1/2 head green cabbage, shredded
1/2 head red cabbage, shredded
1 Cup shredded carrots
3/4 Cup Mayonnaise
3 Tablespoon Sour Cream
1 Tablespoon sugar
2 Tablespoon apple cider vinegar (white vinegar would work too)
1 + 1/2 teaspoons dry mustard
1 teaspoon celery salt
salt and pepper to taste
- In a large crock pot, pour in the 2 bottles of beer or beef stock. Plop in the pork butt/shoulder and cover with lid. Set crock pot to cook on high for 4 hours for a 3 to 5lb hunk of meat, or 6 hours for larger. You could also cook on a lower heat for longer if you are going to be away the whole day…its a slow cooker, its adjustable!
- At some point in time between step 1 and step 2 make the barbecue sauce – directions to follow!
- Once done, remove from crock pot and with 2 forks or your hands, shred into pieces that are bit size.
- In a large bowl or a 9 x 13in. casserole dish pour the barbecue sauce over the pulled pork and give it a good toss. Cover and place in fridge or eat right away! To reheat, place dish in a 350°F oven, uncovered and bake for 20 to 30 minutes, until it is heated through.
- In a medium pan, over medium-high heat, heat the vegetable oil and add the diced onions, garlic, and bell pepper. Saute until translucent and softened…about 7 to 10 minutes.
- Remove from heat and add the rest of the ingredients – all of them. Whisk to combine and place back on the heat. Bring to a boil and then reduce to a simmer.
- Let simmer for about 20 to 30 minutes until it thickens, stir occasionally.
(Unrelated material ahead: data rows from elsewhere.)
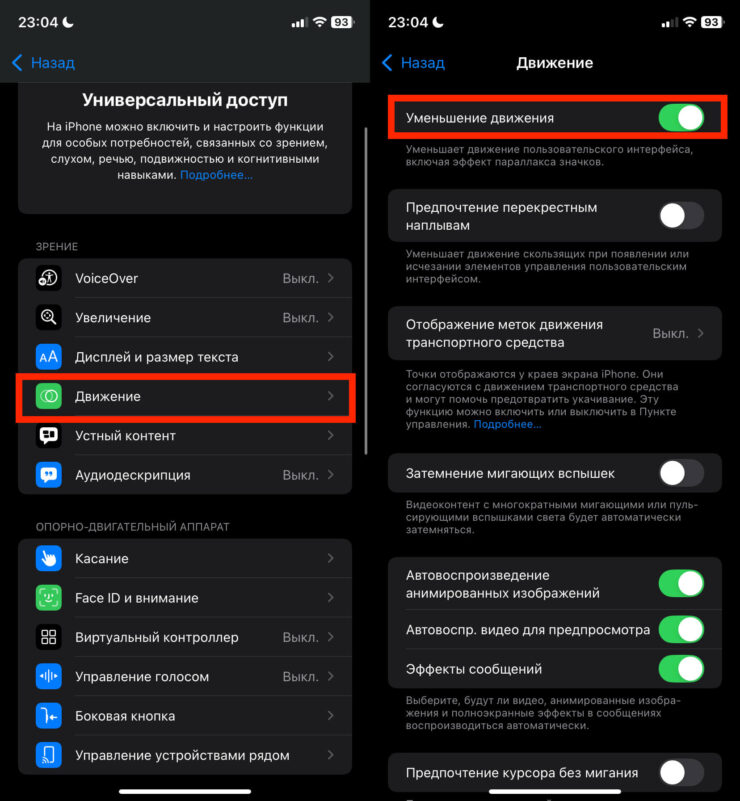 23:04 93

Назад

Универсальный доступ

На iPhone можно включить и настроить функции для особых потребностей, связанных со зрением, слухом, речью, подвижностью и когнитивными навыками. Подробнее...

ЗРЕНИЕ

VoiceOver Выкл.

Увеличение Выкл.

Дисплей и размер текста

Движение

Устный контент

Аудиодескрипция Выкл.

ОПОРНО-ДВИГАТЕЛЬНЫЙ АППАРАТ

Касание

Face ID и внимание

Виртуальный контроллер Выкл.

Управление голосом Выкл.

Боковая кнопка

Управление устройствами рядом

23:04 93

Назад Движение

Уменьшение движения

Уменьшает движение пользовательского интерфейса, включая эффект параллакса значков.

Предпочтение перекрестным наплывам

Уменьшает движение скользящих при появлении или исчезании элементов управления пользовательским интерфейсом.

Отображение меток движения транспортного средства Выкл.

Точки отображаются у краев экрана iPhone. Они согласуются с движением транспортного средства и могут помочь предотвратить укачивание. Эту функцию можно включить или выключить в Пункте управления. Подробнее...

Затемнение мигающих вспышек

Видеоконтент с многократными мигающими или пульсирующими вспышками света будет автоматически затемняться.

Автовоспроизведение анимированных изображений

Автовоспр. видео для предпросмотра

Эффекты сообщений

Выберите, будут ли видео, анимированные изображения и полноэкранные эффекты в сообщениях воспроизводиться автоматически.

Предпочтение курсора без мигания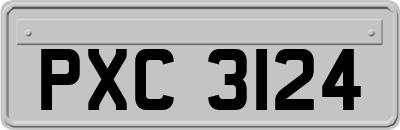 PXC 3124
- The sauce can be used right away or stored in fridge for 2 to 3 weeks.
Cole Slaw (coleslaw)
- In a medium bowl, mix together the mayonnaise and sour cream.
- To this, add the sugar, vinegar, dry mustard, celery salt, salt and pepper. Stir to combine and set aside.
- In a large bowl, toss together the cabbage and carrots.
- Pour the dressing over the cabbage and carrots and toss to combine.
- Eat right away or cover and refrigerate until ready to eat. Coleslaw is something that the longer it sits in fridge, the better it gets. I suggest letting it rest!
Pile your sandwich high, tie on that bib, grab a few napkins and dive in. Oink Oink!